Ia menegaskan, “Saya lahir dari adat, maka persoalan ini diselesaikan lewat hukum adat yang menurut saya sebelum Indonesia merdeka hukum adat itu sudah ada. Itu yang menjadi dasar mediasi menuju keputusan selanjutnya.”
Jalur Hukum Jadi Solusi Terakhir
Kegagalan forum adat ini mengindikasikan lemahnya struktur kelembagaan adat dalam menangani konflik internal antar marga, terutama dalam situasi yang sarat kepentingan dan ketegangan sejarah. Ketidakhadiran tokoh-tokoh adat yang netral, lemahnya koordinasi antar pemerintah desa, serta minimnya transparansi undangan menjadi catatan penting ke depan.
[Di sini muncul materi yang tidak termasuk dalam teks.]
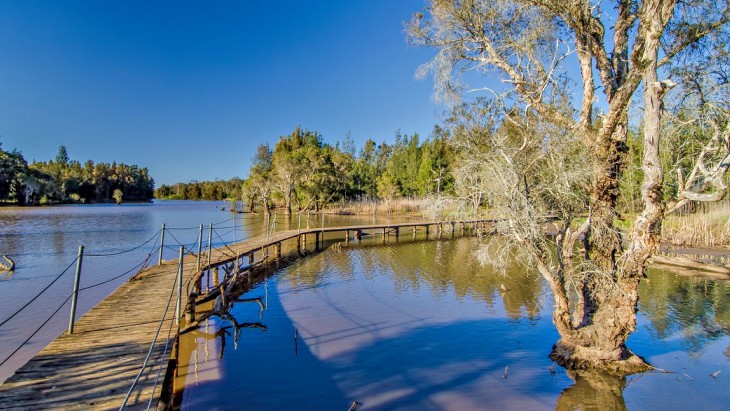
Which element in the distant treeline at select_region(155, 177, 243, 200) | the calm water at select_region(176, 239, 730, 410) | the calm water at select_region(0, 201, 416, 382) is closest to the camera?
the calm water at select_region(176, 239, 730, 410)

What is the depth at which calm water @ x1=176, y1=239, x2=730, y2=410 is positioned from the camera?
5.41 m

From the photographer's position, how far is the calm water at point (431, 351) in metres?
5.41

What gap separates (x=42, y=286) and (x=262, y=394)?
29.1 ft

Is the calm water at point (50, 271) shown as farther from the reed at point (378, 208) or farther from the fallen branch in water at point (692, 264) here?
the reed at point (378, 208)

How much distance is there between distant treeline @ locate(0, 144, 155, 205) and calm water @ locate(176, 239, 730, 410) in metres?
61.5

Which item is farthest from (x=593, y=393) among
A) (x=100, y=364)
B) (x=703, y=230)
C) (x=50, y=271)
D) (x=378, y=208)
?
(x=378, y=208)

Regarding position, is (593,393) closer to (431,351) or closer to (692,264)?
(431,351)

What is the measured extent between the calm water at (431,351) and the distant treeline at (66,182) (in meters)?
61.5

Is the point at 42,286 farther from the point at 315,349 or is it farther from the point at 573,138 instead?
the point at 573,138

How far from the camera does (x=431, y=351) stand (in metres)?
6.96

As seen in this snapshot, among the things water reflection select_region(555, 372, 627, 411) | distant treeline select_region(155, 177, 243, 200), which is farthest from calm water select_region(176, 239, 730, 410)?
distant treeline select_region(155, 177, 243, 200)

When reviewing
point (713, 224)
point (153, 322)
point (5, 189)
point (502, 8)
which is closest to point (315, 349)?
point (153, 322)

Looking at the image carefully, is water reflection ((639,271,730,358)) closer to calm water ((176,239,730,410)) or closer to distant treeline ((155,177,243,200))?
calm water ((176,239,730,410))

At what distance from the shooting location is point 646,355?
6.71 metres
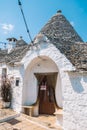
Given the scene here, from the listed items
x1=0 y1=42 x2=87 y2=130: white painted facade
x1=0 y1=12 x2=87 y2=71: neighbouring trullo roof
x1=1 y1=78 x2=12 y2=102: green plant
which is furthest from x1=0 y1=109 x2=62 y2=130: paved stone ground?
x1=0 y1=12 x2=87 y2=71: neighbouring trullo roof

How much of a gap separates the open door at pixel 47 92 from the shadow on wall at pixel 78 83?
2.36 m

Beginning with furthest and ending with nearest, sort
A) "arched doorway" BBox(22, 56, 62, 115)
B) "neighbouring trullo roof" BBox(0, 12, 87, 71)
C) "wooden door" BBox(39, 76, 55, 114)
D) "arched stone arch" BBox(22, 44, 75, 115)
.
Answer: "wooden door" BBox(39, 76, 55, 114), "arched doorway" BBox(22, 56, 62, 115), "arched stone arch" BBox(22, 44, 75, 115), "neighbouring trullo roof" BBox(0, 12, 87, 71)

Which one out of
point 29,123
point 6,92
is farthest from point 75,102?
point 6,92

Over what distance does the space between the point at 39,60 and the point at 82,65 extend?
3672mm

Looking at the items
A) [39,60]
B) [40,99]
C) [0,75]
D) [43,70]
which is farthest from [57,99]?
[0,75]

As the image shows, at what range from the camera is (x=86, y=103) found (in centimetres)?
853

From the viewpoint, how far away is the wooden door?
1158cm

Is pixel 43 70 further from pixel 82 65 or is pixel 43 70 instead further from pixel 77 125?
pixel 77 125

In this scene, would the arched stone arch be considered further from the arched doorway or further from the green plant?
the green plant

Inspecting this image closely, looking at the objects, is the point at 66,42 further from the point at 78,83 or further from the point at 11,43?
the point at 11,43

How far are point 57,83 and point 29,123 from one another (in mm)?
3157

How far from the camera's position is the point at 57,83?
11266 millimetres

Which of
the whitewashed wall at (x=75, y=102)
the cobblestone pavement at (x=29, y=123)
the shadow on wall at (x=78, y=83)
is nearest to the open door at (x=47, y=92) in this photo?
the cobblestone pavement at (x=29, y=123)

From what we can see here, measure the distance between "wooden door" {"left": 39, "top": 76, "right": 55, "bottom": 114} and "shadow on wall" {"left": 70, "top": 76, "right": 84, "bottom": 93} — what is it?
2740mm
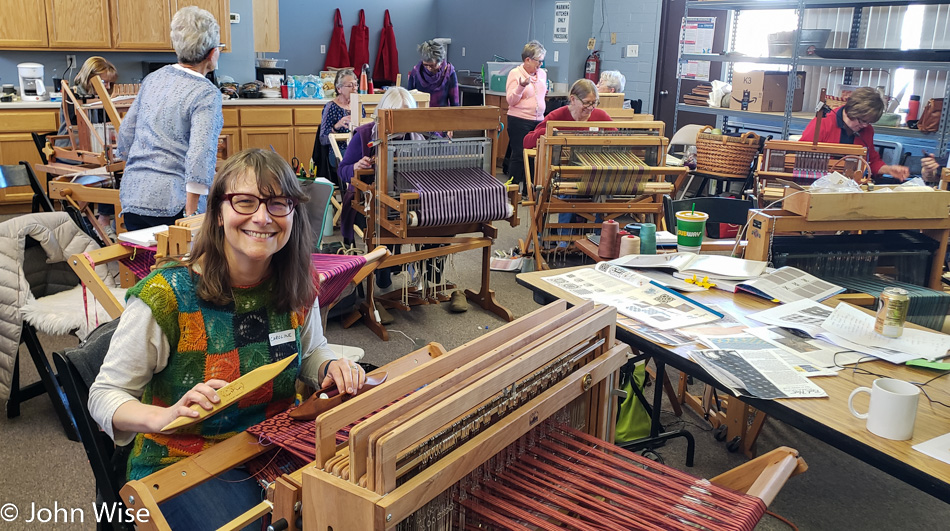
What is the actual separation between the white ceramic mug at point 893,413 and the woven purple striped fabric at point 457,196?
2399mm

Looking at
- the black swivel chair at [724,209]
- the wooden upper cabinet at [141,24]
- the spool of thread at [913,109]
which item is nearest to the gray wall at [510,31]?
the spool of thread at [913,109]

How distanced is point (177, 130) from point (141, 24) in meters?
4.72

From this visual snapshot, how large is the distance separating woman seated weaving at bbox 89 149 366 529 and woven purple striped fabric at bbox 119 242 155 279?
0.89 metres

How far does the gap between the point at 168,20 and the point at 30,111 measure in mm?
1508

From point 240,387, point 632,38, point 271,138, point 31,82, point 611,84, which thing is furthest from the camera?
point 632,38

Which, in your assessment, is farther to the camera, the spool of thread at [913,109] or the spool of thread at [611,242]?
the spool of thread at [913,109]

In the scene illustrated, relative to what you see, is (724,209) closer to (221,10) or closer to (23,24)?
(221,10)

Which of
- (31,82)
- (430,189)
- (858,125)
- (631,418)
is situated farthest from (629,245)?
(31,82)

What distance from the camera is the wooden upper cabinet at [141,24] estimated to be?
270 inches

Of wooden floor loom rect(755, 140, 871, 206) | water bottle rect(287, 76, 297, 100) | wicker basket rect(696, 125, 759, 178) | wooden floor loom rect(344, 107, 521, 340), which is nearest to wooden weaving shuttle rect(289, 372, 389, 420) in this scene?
wooden floor loom rect(344, 107, 521, 340)

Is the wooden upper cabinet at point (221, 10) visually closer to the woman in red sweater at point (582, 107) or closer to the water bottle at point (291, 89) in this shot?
the water bottle at point (291, 89)

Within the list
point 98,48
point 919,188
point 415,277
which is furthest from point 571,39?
point 919,188

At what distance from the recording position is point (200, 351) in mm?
1591

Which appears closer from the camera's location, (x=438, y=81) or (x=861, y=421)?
(x=861, y=421)
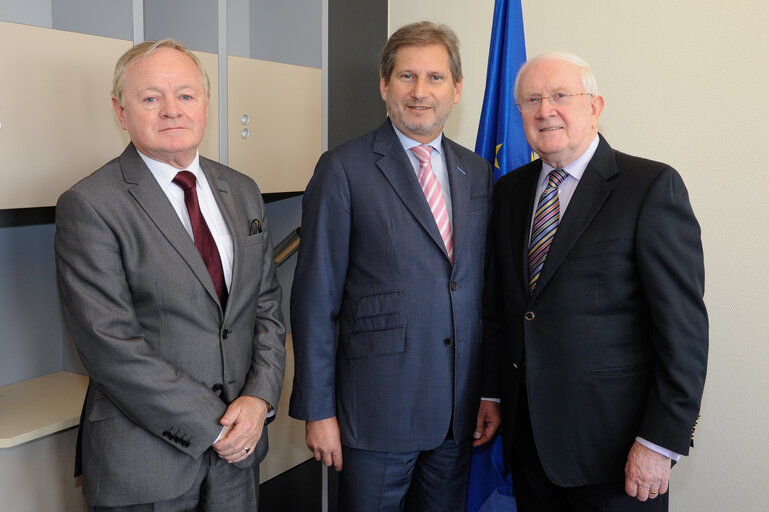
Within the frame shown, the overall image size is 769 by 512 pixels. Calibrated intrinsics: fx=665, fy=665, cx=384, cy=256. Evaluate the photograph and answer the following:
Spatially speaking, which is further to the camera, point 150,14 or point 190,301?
point 150,14

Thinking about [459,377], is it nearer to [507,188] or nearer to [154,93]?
[507,188]

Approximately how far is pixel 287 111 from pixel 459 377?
1.36m

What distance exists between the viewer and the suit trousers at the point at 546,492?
1613mm

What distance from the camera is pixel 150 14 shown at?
2.46 metres

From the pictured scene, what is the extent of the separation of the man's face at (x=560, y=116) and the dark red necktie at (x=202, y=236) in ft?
2.82

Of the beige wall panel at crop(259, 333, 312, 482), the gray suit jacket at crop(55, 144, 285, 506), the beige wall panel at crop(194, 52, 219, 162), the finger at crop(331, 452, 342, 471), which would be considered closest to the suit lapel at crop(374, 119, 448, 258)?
the gray suit jacket at crop(55, 144, 285, 506)

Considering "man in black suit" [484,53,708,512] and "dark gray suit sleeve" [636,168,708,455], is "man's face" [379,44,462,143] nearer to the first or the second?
"man in black suit" [484,53,708,512]

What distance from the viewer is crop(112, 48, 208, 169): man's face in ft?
5.31

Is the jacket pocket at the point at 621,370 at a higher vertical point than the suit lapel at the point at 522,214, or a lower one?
lower

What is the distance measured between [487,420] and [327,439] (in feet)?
1.56

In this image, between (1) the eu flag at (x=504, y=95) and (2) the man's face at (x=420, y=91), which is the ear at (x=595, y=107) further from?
(1) the eu flag at (x=504, y=95)

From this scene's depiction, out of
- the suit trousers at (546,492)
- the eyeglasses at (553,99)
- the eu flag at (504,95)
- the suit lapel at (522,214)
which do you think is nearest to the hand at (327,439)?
the suit trousers at (546,492)

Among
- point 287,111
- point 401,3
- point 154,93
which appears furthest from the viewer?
point 401,3

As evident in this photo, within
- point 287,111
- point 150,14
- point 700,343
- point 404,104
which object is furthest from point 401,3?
point 700,343
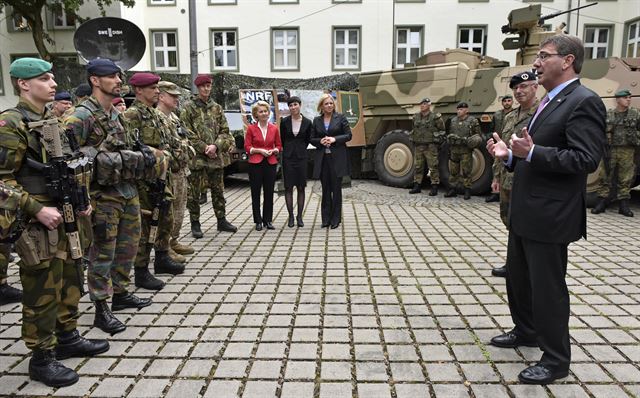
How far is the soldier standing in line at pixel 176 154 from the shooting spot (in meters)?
5.06

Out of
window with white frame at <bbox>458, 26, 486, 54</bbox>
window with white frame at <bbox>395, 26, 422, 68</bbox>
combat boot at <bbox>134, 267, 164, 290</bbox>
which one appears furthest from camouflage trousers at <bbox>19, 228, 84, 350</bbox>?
window with white frame at <bbox>458, 26, 486, 54</bbox>

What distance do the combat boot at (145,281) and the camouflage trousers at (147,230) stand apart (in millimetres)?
47

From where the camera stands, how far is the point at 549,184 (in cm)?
286

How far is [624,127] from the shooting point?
7.83m

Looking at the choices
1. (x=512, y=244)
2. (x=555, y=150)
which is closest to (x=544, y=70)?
(x=555, y=150)

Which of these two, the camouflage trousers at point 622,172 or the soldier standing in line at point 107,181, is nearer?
the soldier standing in line at point 107,181

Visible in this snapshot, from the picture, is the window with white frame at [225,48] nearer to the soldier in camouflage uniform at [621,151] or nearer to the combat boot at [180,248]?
the soldier in camouflage uniform at [621,151]

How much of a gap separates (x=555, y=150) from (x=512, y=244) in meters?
0.79

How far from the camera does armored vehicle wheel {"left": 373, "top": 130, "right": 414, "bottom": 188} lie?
10.6m

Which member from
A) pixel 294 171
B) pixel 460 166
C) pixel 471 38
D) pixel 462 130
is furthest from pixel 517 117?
pixel 471 38

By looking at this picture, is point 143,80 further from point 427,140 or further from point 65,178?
point 427,140

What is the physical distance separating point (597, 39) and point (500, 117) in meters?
17.1

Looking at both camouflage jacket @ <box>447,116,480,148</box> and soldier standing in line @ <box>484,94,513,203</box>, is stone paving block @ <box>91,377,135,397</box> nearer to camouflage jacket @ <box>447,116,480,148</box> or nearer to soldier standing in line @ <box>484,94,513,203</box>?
soldier standing in line @ <box>484,94,513,203</box>

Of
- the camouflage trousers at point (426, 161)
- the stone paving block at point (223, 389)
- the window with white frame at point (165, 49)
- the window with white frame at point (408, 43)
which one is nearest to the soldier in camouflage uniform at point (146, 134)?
the stone paving block at point (223, 389)
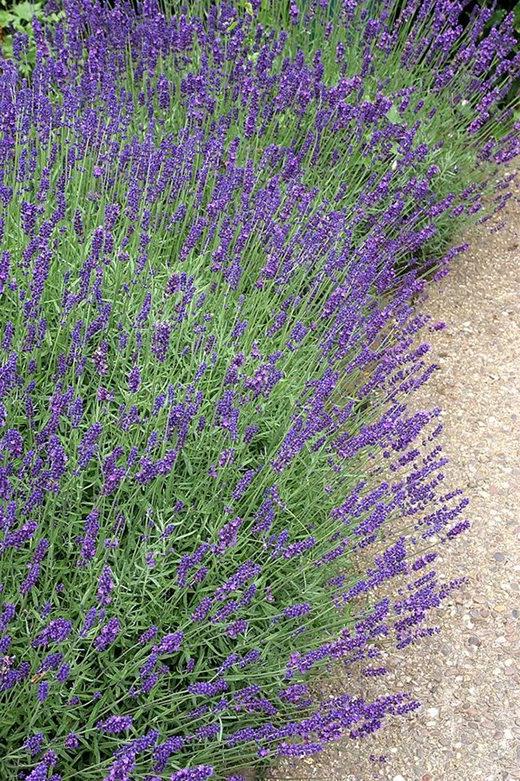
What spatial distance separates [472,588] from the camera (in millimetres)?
3469

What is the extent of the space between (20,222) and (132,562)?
1.43 metres

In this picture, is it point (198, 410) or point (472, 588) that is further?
point (472, 588)

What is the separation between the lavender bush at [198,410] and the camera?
7.45 feet

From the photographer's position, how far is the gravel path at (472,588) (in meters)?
2.87

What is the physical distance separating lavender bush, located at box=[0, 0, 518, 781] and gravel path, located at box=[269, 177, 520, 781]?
126 mm

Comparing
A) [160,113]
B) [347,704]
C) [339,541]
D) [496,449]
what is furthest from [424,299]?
[347,704]

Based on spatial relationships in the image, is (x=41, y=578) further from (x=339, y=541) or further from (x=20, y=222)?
(x=20, y=222)

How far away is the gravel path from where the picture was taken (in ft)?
9.41

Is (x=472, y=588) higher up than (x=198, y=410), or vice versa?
(x=198, y=410)

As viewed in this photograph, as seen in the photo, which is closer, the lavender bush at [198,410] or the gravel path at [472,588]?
the lavender bush at [198,410]

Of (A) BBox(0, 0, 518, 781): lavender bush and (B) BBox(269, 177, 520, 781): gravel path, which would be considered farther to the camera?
(B) BBox(269, 177, 520, 781): gravel path

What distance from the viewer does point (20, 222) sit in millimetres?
3221

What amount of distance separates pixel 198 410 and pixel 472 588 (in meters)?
1.42

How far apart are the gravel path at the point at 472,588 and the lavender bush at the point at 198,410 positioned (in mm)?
126
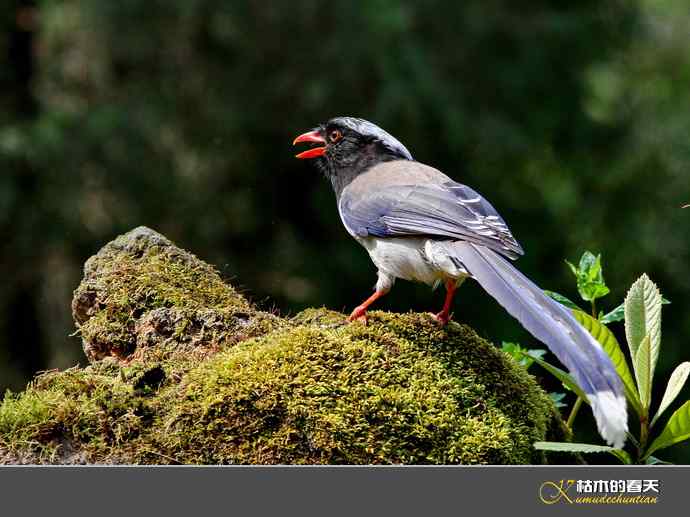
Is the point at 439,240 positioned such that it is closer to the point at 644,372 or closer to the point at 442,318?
the point at 442,318

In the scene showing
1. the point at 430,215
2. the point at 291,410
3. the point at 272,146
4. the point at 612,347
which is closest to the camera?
the point at 291,410

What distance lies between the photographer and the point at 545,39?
1062 centimetres

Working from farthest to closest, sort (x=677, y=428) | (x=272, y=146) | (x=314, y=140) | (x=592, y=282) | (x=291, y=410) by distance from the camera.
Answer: (x=272, y=146) < (x=314, y=140) < (x=592, y=282) < (x=677, y=428) < (x=291, y=410)

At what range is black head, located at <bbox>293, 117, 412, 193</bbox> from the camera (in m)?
4.77

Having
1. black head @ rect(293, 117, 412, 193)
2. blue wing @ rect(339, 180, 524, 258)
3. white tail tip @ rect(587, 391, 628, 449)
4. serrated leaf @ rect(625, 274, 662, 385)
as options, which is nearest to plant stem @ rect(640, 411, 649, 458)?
serrated leaf @ rect(625, 274, 662, 385)

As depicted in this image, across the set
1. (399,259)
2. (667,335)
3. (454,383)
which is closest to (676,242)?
(667,335)

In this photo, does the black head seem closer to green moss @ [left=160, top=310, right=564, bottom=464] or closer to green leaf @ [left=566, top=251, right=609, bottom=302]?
green leaf @ [left=566, top=251, right=609, bottom=302]

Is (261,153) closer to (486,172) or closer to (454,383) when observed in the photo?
(486,172)

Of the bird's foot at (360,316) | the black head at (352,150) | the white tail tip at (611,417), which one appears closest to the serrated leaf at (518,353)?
the bird's foot at (360,316)

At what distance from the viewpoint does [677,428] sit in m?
3.15

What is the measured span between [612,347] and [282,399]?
1.30m

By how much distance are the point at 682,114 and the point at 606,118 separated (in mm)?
876

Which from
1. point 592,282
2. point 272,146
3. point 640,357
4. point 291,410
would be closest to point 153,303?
point 291,410

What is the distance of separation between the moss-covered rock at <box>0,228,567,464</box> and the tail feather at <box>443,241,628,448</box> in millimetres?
288
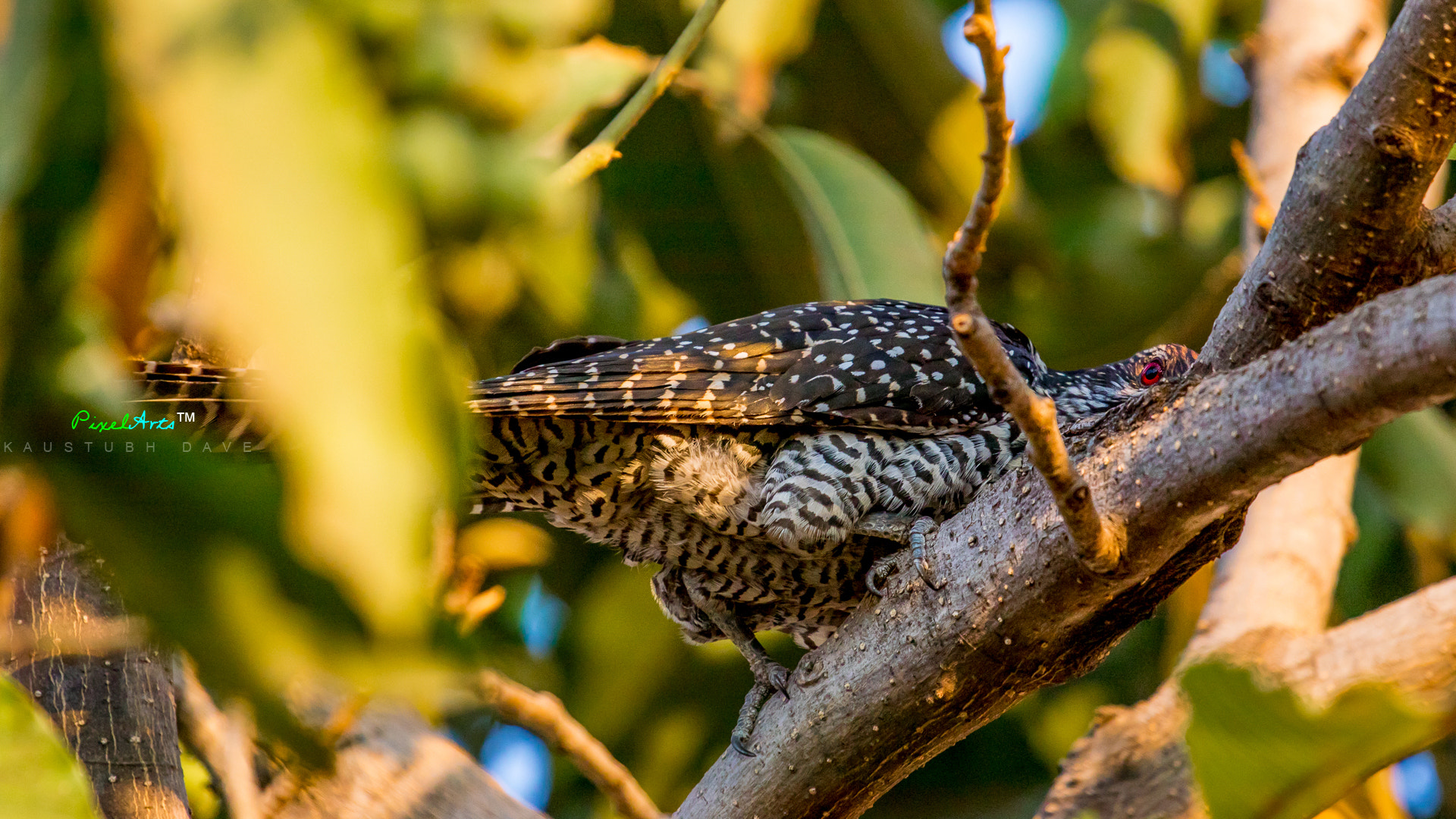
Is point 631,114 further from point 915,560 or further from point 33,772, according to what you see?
point 33,772

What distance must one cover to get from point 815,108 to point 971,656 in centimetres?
423

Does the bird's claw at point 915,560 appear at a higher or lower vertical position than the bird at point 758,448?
lower

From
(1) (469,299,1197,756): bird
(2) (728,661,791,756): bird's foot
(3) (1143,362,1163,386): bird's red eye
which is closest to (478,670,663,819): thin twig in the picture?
(1) (469,299,1197,756): bird

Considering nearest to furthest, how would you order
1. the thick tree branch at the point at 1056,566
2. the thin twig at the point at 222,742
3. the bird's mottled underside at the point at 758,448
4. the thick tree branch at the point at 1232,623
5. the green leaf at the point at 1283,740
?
the green leaf at the point at 1283,740, the thick tree branch at the point at 1056,566, the thin twig at the point at 222,742, the bird's mottled underside at the point at 758,448, the thick tree branch at the point at 1232,623

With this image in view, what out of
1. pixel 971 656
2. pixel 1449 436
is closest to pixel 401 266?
pixel 971 656

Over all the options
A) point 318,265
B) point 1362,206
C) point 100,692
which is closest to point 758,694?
point 100,692

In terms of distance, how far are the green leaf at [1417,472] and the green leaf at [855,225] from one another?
175cm

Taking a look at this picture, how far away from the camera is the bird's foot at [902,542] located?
240 cm

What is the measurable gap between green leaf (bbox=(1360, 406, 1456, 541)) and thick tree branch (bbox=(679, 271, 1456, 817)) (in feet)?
8.16

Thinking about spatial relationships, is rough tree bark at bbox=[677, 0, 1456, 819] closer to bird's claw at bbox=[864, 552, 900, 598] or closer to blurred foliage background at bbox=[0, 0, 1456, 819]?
bird's claw at bbox=[864, 552, 900, 598]

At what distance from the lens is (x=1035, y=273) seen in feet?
19.0

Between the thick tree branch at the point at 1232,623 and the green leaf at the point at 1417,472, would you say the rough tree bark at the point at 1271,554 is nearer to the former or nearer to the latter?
the thick tree branch at the point at 1232,623

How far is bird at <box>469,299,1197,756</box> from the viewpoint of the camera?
2871 mm

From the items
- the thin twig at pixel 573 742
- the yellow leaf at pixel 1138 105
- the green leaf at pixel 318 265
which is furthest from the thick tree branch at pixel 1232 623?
the green leaf at pixel 318 265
Menutup jalannya sidang, Ketua Sidang Wilzon Layan menyatakan bahwa demi menghindari konflik fisik dan potensi korban jiwa, jalur pengadilan menjadi pilihan paling rasional.
“Intinya untuk rencana pemerintah mau supaya dua kubu ini harus diatur dengan adat istiadat supaya jangan menimbulkan hal-hal yang menjadi pergesekan atau terjadi pertumpahan darah. Baik bagi keluarga Lenunduan maupun Watutman. Dengan demikian pertimbangan-pertimbangan saya sebagai Ketua Sidang Adat, supaya jangan menimbulkan konflik dan menimbulkan korban jiwa, saya memutuskan sidang adat ini saya tutup dan akan kami memberikan keterangan kepada kedua pihak untuk melanjutkan ke pengadilan negeri Saumlaki,” tutup Wilzon. (KN-07)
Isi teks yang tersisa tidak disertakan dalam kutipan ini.